Das Rundfunkmonopol, das in Österreich fast 20 Jahre länger gedauert hat als in Deutschland oder Frankreich, war ja wirklich unerträglich, damals kam man am ORF nicht vorbei und hier gab es kaum innenplurale Elemente, abgesehen von der Statthalterfunktion der Landesstudios. Als Alternative haben wir uns dabei nicht gesehen, sondern als Ergänzung, aber die Arroganz von ORF-Vertretern, die keine Public-Value-Funktionen neben der selbst wahrgenommenen existent sahen, führten im Freien Mediensektor zum Teil zu einer kritischen Distanz. Letztlich war aber schon damals klar, dass beide Sektoren wohl eher Bündnispartner denn Konkurrenten sind. Dass die ehemals überragende Rolle des ORF jetzt so massiv gefährdet erscheint, hat schon eine gewisse Tragik.
Alexander Baratsits ist Mitgründer von Radio FRO und Initiator der #mediana18.
1 zukunft-öffentlich-rechtliche.de
mediana18
Gegenstand der Konferenz ist der Publi-Service-Auftrag von Medien im Kontext des Strukturwandels der Öffentlichkeit. Konkret geht es um den Beitrag öffentlich-rechtlicher/kommerzieller/nicht-kommerzieller Medien zur politischen Willensbildung.

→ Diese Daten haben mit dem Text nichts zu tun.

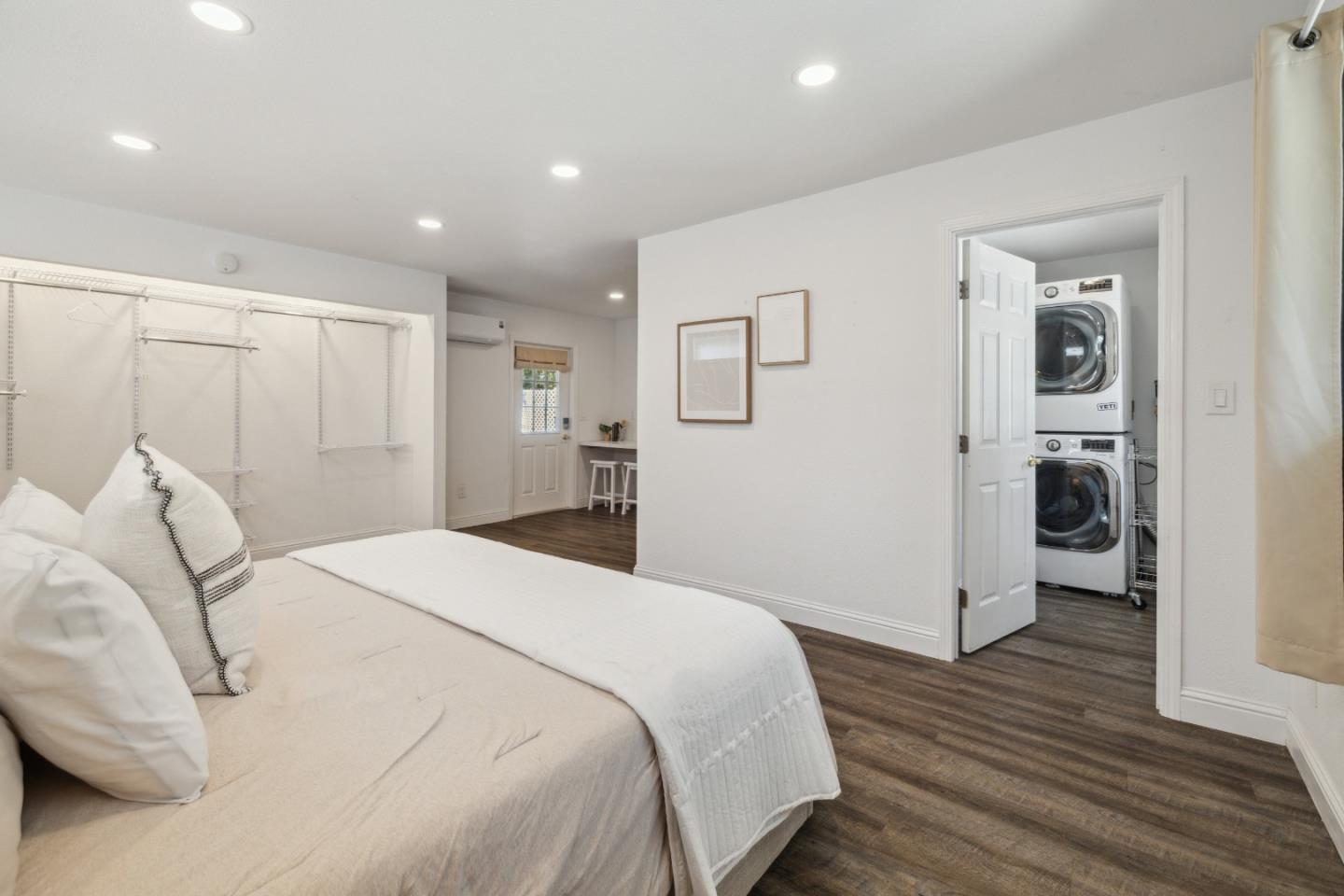 Detail Gallery Image 58 of 93 For 112 Alto Sol Ct, Scotts Valley,  CA 95066 - 4 Beds | 3 Baths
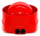 Honeywell IQ8Alarm Plus Akust. Signalgeber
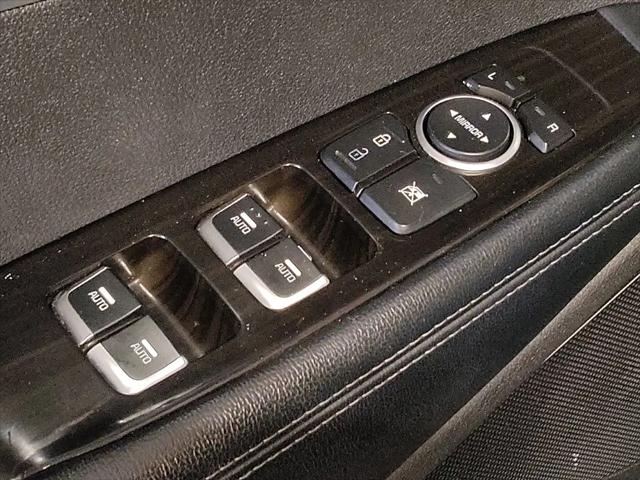 2019 Kia Sorento 3.3L EX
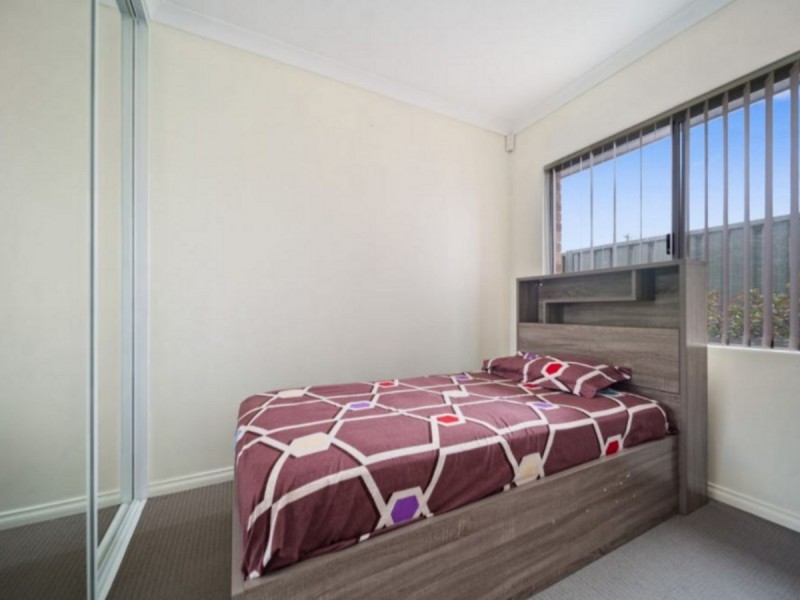 12 Grimsby Link, Balga WA 6061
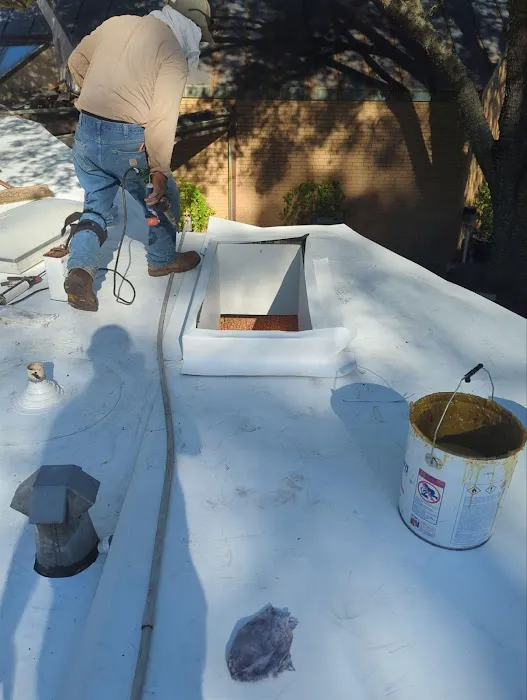 Anvil Roofers Picture 9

Impulsvorträge und Workshops behandeln Fragen von Qualität und Inhalten, netzpolitischen Entwicklungen, Zugänglichkeit und Diversität sowie den Vorschlag einer gemeinsamen Plattform ORF & private Medien. Abschließend diskutieren Vertreter_innen aus Politik und Zivilgesellschaft, wie diese Anforderungen künftig medien- und netzpolitisch erfüllt werden können.